### TEXTO DE ORIGEM

════════════════

Quanto mais apreço demonstra pelo autoritarismo, mais Jair Bolsonaro se enfraquece em seu modo burlesco de governar. Muito dessa desidratação muscular se deve ao sangue-frio das instituições na reação às repetidas agressões constitucionais cometidas pelo presidente.
A construção de um ambiente que inevitavelmente culminará em algum momento na decretação da falência total do poder do presidente é paulatina, mas inexorável. Enquanto Bolsonaro atua a sangue quente, obrigando-se a encenar recuos táticos, a reação a ele avança gradativamente, sem açodamentos. Bolsonaro perde consistência e as instituições acumulam forças, como convém ao bom combatente.
Reclama-se aqui e ali por demonstrações de repúdio mais incisivas, argumentando-se que declarações, manifestos, abaixo-assinados e posicionamentos em redes sociais não têm a eficácia necessária para conter o presidente.

════════════════

### FAÇA ISTO
Substitua "gradativamente" por "aos poucos" e transcreva o trecho do texto de origem que começa nas palavras "A construção de" e termina após "conter o presidente.".

════════════════

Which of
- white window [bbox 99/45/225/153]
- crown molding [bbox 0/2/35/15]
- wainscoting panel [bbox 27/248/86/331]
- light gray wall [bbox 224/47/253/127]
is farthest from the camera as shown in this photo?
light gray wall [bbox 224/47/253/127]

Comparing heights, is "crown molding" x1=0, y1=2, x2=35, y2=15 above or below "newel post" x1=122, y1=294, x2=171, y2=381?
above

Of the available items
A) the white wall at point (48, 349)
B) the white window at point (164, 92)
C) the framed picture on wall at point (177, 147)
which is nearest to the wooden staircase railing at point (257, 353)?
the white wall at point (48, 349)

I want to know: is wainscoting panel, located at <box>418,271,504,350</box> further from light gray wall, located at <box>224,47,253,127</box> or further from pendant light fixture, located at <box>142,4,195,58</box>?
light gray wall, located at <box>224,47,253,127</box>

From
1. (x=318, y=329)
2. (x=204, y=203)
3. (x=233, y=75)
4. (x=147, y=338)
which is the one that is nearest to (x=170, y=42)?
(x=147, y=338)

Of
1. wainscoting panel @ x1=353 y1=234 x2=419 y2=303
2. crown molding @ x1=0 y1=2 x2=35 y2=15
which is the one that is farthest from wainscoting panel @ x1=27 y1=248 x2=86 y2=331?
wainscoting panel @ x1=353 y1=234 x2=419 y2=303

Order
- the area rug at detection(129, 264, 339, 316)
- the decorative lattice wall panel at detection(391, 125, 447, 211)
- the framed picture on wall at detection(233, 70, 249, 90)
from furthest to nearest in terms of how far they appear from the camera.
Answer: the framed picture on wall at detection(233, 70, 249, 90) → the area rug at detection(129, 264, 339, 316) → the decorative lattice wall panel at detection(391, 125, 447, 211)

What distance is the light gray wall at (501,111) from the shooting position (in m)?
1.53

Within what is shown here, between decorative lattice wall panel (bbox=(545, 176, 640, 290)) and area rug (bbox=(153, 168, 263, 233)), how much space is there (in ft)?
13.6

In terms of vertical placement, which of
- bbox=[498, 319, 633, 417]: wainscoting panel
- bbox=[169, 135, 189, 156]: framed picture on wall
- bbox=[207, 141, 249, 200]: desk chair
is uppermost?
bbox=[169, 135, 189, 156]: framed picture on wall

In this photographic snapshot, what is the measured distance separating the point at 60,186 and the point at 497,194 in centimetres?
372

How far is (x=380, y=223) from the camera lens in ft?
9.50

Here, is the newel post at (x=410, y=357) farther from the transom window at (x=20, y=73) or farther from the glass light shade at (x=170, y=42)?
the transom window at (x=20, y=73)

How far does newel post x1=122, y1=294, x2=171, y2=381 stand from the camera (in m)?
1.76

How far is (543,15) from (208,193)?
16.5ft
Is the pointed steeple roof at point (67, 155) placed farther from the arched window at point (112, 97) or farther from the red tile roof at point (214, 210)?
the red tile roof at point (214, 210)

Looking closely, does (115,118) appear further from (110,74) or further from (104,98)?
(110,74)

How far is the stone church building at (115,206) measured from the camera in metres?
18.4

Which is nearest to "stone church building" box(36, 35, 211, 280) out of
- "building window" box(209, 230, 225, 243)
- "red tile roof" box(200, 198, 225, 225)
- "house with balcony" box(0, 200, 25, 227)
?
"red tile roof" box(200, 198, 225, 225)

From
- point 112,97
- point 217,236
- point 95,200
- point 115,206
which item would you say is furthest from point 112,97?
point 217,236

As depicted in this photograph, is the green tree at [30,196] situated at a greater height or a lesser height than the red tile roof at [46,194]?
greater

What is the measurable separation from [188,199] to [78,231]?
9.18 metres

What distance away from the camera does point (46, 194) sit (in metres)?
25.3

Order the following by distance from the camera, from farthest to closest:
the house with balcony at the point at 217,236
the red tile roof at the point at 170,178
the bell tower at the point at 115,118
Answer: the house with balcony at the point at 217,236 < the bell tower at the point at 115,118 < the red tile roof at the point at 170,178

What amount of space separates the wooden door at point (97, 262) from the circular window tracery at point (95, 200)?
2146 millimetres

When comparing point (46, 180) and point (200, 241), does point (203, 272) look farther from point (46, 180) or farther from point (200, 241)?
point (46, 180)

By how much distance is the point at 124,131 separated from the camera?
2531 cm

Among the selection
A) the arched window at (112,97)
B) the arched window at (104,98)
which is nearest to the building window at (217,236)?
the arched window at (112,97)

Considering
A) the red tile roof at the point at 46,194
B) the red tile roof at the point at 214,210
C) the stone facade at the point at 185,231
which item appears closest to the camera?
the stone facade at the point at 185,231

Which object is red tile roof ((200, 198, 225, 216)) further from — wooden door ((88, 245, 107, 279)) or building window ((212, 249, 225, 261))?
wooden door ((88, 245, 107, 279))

════════════════

### RESPOSTA
A construção de um ambiente que inevitavelmente culminará em algum momento na decretação da falência total do poder do presidente é paulatina, mas inexorável. Enquanto Bolsonaro atua a sangue quente, obrigando-se a encenar recuos táticos, a reação a ele avança aos poucos, sem açodamentos. Bolsonaro perde consistência e as instituições acumulam forças, como convém ao bom combatente.
Reclama-se aqui e ali por demonstrações de repúdio mais incisivas, argumentando-se que declarações, manifestos, abaixo-assinados e posicionamentos em redes sociais não têm a eficácia necessária para conter o presidente.